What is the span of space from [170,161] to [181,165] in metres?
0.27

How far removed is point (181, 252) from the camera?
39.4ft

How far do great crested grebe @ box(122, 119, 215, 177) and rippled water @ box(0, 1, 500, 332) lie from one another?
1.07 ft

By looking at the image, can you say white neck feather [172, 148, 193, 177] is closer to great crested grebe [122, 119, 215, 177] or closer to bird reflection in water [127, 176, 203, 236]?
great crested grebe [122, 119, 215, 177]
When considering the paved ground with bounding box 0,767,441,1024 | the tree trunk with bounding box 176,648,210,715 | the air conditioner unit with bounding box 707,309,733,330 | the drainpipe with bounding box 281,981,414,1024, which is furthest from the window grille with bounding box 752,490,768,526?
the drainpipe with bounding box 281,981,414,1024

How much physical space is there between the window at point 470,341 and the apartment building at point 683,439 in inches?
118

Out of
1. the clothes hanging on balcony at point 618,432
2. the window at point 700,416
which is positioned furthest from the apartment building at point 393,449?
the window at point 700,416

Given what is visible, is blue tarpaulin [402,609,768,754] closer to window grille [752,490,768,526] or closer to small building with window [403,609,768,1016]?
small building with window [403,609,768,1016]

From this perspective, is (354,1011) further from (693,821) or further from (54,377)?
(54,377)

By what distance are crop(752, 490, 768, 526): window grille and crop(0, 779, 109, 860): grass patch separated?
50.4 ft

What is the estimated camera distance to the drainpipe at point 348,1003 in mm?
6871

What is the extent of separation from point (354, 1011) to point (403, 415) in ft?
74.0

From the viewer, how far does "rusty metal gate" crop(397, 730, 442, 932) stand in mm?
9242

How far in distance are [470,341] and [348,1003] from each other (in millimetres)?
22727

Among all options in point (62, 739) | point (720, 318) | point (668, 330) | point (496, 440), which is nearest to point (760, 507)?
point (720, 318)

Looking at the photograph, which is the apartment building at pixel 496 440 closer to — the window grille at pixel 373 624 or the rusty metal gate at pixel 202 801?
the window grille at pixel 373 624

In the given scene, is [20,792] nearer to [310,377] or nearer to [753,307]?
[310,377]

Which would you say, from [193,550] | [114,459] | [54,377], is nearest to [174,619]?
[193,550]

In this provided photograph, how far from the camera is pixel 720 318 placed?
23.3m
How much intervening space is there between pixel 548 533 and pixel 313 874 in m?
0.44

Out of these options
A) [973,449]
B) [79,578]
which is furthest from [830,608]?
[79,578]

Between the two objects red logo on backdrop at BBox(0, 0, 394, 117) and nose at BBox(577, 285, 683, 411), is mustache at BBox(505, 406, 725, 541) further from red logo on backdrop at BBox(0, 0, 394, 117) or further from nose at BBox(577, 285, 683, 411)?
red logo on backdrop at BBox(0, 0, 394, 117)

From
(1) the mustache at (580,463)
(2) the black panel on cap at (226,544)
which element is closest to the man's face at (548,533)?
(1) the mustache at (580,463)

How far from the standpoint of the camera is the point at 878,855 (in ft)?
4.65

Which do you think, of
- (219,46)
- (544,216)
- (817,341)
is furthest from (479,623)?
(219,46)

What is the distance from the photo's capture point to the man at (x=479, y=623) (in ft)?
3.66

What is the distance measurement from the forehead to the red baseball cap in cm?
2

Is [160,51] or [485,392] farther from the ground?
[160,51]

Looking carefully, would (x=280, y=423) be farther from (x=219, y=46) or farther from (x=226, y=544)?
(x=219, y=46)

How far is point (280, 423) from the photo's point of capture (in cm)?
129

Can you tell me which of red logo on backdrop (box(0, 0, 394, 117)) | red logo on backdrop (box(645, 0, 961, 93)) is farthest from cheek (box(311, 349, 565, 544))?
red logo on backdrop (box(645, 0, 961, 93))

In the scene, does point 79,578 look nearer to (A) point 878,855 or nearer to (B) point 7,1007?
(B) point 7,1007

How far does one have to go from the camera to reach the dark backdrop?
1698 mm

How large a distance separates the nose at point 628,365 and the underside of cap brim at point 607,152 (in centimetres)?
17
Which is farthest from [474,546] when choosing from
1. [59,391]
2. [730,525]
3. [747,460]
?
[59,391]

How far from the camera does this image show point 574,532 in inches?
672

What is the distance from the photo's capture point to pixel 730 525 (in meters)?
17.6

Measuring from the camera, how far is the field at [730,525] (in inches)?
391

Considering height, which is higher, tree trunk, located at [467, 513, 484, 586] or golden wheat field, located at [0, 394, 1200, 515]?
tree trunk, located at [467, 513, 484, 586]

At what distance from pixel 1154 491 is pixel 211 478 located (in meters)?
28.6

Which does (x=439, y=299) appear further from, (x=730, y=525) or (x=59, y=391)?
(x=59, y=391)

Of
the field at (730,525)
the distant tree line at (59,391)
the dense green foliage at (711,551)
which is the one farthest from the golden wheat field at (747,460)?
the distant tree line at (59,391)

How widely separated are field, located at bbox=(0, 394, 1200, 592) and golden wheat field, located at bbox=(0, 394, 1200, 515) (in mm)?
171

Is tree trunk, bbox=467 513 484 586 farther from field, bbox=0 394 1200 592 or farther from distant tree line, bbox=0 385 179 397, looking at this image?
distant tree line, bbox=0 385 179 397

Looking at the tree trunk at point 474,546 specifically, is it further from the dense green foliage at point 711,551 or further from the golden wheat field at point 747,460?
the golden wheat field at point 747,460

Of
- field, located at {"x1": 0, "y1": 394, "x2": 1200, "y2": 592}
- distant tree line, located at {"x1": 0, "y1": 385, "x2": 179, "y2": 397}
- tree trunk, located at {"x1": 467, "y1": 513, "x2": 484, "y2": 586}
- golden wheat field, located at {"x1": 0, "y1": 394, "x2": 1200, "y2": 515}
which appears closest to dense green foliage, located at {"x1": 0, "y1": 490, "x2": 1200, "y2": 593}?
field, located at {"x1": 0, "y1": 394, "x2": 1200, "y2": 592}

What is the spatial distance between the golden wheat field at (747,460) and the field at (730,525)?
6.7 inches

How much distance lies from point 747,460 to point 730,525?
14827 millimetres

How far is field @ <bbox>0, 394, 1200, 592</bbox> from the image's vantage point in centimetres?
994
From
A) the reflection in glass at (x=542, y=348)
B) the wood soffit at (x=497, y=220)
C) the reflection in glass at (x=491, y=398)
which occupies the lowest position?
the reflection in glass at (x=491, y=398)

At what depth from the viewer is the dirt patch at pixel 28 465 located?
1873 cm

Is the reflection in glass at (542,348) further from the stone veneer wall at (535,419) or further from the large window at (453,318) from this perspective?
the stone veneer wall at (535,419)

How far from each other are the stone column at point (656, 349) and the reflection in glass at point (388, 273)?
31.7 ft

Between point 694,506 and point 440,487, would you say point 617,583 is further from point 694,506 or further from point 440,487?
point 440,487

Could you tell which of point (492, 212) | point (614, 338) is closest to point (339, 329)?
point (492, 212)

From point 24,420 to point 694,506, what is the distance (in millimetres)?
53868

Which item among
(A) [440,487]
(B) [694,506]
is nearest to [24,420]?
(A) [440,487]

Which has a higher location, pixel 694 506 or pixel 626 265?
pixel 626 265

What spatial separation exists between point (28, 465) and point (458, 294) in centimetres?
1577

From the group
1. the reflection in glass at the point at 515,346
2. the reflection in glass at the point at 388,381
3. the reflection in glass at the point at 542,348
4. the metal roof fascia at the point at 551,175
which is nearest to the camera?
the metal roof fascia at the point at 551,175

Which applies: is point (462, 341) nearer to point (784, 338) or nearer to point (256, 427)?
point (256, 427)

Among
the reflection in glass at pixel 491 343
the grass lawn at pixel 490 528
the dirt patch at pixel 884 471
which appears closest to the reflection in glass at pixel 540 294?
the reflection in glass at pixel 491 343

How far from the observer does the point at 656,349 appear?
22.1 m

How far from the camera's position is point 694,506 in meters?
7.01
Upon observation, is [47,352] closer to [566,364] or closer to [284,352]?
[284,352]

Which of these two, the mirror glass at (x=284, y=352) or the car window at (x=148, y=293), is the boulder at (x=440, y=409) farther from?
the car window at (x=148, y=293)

---*---

Transcribe word for word the lines from the one holding "How far from the observer" to the last line of the listing above, inclusive.

Worked answer:
How far from the observer does the point at 656,349 appear?
22.1 m

How far from the camera's position is point 694,506 in meters?
7.01
Upon observation, is [47,352] closer to [566,364] or closer to [284,352]?
[284,352]

Which of these two, the mirror glass at (x=284, y=352) or the car window at (x=148, y=293), is the boulder at (x=440, y=409) farther from?
the car window at (x=148, y=293)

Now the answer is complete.